Founders of China’s Largest International Real Estate Portal Leave The Game

Founders of China’s Largest International Real Estate Portal Have Left The Game

The founders of Juwai, China’s largest international property portal cashed out, and for not nearly as much money as you would have guessed. The announcement was made just three weeks after Chinese citizens face new rules restricting foreign real estate purchases. Now industry insiders are scrambling to figure out if the market’s growth is tapering, or if other investors sought to secure stronger interest in the company ahead of a public offering.

Juwai Founders Exit

The two Ozzie founders exited 6 years after founding the company. Andrew and Simon took a category that barely existed in 2011, and blew it up into a headline business. Not a lot is expected to change from management, since CEO Charles Pittar will still be at the helm. Existing investors were the buyers of the founders’ equity, so new money isn’t expected to influence operations either.

Valued The Company At $50 Million

The exit comes at an interesting time, since it’s ahead of a previously announce plan for an initial public offering (IPO) later this year. The sale of founder equity placed a $50 million valuation on the company. $50 million sounds like a lot of cash, but it’s less than a week’s worth of sales of detached homes in Toronto or Vancouver. This is an interesting number, because it may show the scale of the company is much smaller than the industry had thought. We contacted Juwai, but they declined to comment on whether this impacts their goal of an IPO later this year.

To contrast, let’s look at the Australian Stock Exchange (ASX) small caps and IPOs. The bottom 100 of the ASX small caps have an average valuation of $155 million, more than 3x the valuation of Juwai. Recent IPOs on the ASX are priced at a much lower $19 million market cap. The IPO scene in Australia seems a little soft at this time.
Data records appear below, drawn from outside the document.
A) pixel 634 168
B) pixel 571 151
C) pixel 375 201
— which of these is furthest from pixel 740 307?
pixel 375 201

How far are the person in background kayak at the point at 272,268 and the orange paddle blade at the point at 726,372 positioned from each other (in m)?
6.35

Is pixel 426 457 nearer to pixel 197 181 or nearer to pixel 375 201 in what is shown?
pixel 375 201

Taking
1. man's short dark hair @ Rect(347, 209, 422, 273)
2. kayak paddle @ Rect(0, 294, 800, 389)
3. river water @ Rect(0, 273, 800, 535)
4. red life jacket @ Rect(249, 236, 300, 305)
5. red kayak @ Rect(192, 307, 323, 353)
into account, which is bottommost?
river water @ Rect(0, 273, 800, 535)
Changes In Business or Soft IPO Market

Now the sale being announced comes around two interesting events for the company – a massive partnership deal, and new rules for capital controls. In December the company announced a deal to run the international real estate portal for China’s largest company, Tencent. This is a pretty important deal, because it opens up the market to a massive new audience of Mainland Chinese looking for international property. With all those new potential users, the deal should have sent the valuation soaring.

Just 20 days before the owners announced they had sold, China released new capital controls prohibiting the exchange of capital for real estate purchases. It’s kind of hard to sell international property to people that don’t have access to large amounts of capital to actually buy property. The issue will probably sort itself out over the next few years as the yuan gains liquidity, but it doesn’t exactly provide an ideal marketplace for the company at the moment.

In no way is this a critique of Juwai’s business operations, or even the owners timely exit. However, it does finally give an idea of the scale, and optimism of Mainland Chinese buyers in the international marketplace going forward. Which doesn’t seem nearly as big as it was thought to be in the past.